1. Attention from the teacher/peers
2. An instruction from peers/teachers that the child does not want to do
3. Communication from staff and students when the child in question has limited/no vocal language

Each of these antecedents caused a learned behavior that is unfavourable, and this article suggests some interventions to overcome the bad behavior. For example, in order to override antecedent 2, gain the students’ attention and immediately request something (e.g., a high five), before praising them and providing positive reinforcement. This intervention fits in with the idea of classical conditioning, as the child is rewarded with positive affirmation when they complete a task.

A different study agrees that these antecedent interventions do not work on reinforcement theory, and aim to reduce the probability of unwanted behavior occurring rather than punishing unwanted behavior with consequences. This article similarly agrees with another that setting events and discriminative stimuli are the two antecedent variables, and that both of these can be used in different ways in interventions. For example, behavior that happens due to discriminative stimuli (like a hard mathematics test leading to a student destroying it and being sent to the principal's office) is likely to reoccur again and again (as the child got out of doing the test by performing the behavior).
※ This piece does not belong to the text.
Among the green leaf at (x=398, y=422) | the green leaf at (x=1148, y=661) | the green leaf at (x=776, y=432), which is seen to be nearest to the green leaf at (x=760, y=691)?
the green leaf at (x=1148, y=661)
To counter this, the article, suggests that the environment should be rearranged in some way so as not to provoke the individual. Changing the antecedent from a hard maths test to an easier or shorter one, or warning the child prior, had a positive effect on the behavior observed.

There are still questions surrounding the role of antecedent interventions within society, as they are relatively new and not a lot is known about its applicability cross-culturally. However, it is evident that there is potential for antecedents to be used in behavioral interventions, and they have been proven to positively influence behaviors like self-injury and aggression.